# Exercise
Can you copy word for word everything in the items below, from the line containing "Sort these objects" down to the line containing "46122 millimetres", with both of those lines included?

# Data shown
╔══

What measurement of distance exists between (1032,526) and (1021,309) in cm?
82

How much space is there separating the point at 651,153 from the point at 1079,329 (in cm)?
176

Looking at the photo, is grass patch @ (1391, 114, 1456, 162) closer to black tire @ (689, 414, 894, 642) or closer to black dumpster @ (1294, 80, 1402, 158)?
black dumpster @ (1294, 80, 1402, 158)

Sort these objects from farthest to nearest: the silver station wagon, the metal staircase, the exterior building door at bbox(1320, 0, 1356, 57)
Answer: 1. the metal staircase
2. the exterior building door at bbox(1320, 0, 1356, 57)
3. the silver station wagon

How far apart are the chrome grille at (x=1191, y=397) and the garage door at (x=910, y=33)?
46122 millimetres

╚══
╔══

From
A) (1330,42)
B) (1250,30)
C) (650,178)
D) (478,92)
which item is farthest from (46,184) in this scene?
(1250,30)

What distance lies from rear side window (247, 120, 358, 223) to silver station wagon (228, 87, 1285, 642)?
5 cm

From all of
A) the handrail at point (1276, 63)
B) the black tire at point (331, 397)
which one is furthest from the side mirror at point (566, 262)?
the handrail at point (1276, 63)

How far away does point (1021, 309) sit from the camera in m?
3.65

╚══

# Finished exercise
Sort these objects from farthest to nearest: the silver station wagon, the metal staircase, the exterior building door at bbox(1320, 0, 1356, 57)
Answer: 1. the metal staircase
2. the exterior building door at bbox(1320, 0, 1356, 57)
3. the silver station wagon

How far apart are the chrome grille at (x=1191, y=397) and the garage door at (x=910, y=33)?
46122 millimetres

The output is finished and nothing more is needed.